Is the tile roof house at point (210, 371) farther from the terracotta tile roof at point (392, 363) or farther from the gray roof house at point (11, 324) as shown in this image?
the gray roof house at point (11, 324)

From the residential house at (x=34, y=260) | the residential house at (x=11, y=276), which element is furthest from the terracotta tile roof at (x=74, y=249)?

--

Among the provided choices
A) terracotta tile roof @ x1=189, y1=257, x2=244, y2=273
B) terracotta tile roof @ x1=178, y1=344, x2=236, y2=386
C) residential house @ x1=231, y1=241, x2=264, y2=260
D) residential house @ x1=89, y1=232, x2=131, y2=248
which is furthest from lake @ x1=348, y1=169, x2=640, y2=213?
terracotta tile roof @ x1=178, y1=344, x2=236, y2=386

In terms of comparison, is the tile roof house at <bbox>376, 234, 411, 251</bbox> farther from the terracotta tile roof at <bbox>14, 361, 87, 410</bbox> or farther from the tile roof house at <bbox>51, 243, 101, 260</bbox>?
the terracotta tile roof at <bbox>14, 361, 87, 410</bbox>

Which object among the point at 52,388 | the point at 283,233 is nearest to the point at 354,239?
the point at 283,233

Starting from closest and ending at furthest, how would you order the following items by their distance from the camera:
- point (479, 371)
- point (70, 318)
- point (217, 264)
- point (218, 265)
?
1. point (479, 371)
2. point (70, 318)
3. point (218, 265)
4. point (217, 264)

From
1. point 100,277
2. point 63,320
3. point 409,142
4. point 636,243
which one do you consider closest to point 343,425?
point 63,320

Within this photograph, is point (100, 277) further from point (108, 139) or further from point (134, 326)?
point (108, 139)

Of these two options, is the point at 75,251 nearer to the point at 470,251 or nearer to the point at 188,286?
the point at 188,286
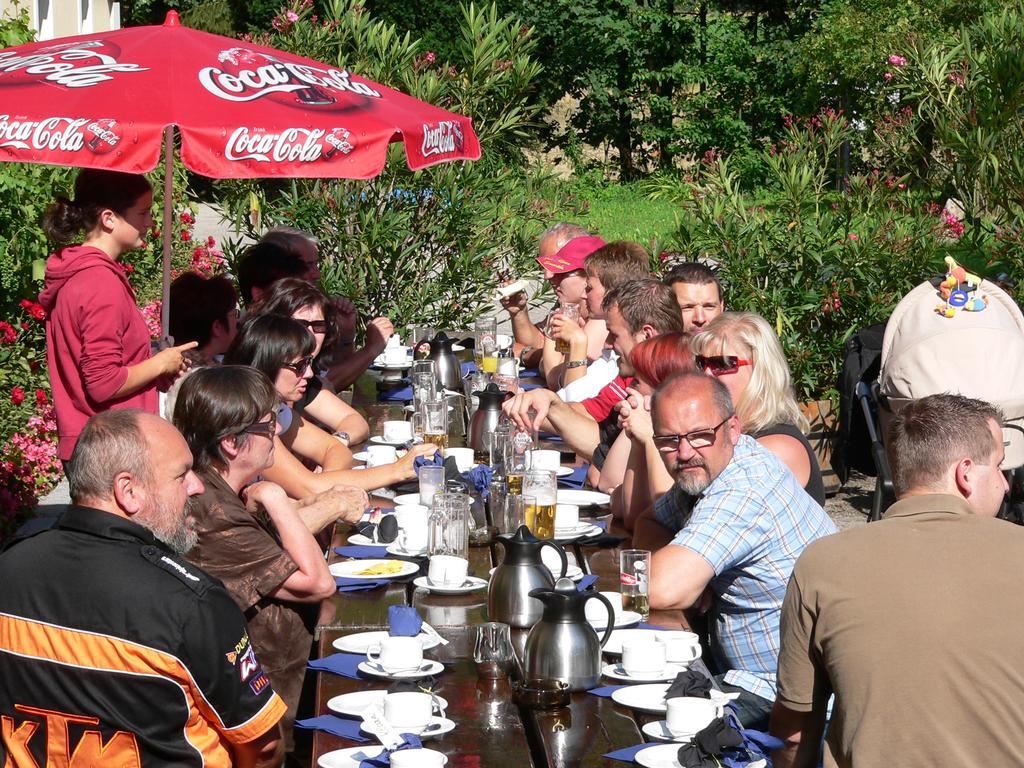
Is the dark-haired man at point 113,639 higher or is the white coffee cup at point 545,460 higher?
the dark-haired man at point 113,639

...

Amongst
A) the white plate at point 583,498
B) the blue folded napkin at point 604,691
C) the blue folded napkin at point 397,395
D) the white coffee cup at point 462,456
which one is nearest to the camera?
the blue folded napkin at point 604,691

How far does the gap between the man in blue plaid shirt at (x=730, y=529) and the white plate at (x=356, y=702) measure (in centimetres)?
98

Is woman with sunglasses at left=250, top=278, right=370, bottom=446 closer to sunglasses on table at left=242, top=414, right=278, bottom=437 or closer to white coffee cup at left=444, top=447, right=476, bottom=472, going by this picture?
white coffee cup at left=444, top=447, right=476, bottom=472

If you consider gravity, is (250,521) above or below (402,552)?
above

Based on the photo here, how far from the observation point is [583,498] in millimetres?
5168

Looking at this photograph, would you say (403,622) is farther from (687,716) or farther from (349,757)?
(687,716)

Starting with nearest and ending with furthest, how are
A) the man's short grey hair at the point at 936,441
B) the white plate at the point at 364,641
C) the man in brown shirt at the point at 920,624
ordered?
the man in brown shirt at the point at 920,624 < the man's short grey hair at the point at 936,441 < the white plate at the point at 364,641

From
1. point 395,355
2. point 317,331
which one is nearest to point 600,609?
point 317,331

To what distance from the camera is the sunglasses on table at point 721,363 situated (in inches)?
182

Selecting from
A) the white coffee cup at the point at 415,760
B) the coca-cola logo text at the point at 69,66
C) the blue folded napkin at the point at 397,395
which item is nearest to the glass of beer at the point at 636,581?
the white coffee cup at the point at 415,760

YOUR OBJECTIVE: Reproduce the material verbatim, beginning at the line that contains "Is the tile roof house at point" and stopping after the line that contains "From the residential".

FULL OUTPUT:
Is the tile roof house at point (210, 371) farther from the terracotta tile roof at point (392, 363) or farther from the gray roof house at point (11, 324) as shown in this image?
the gray roof house at point (11, 324)

From the residential house at (x=34, y=260) | the residential house at (x=11, y=276), which element is furthest from the terracotta tile roof at (x=74, y=249)?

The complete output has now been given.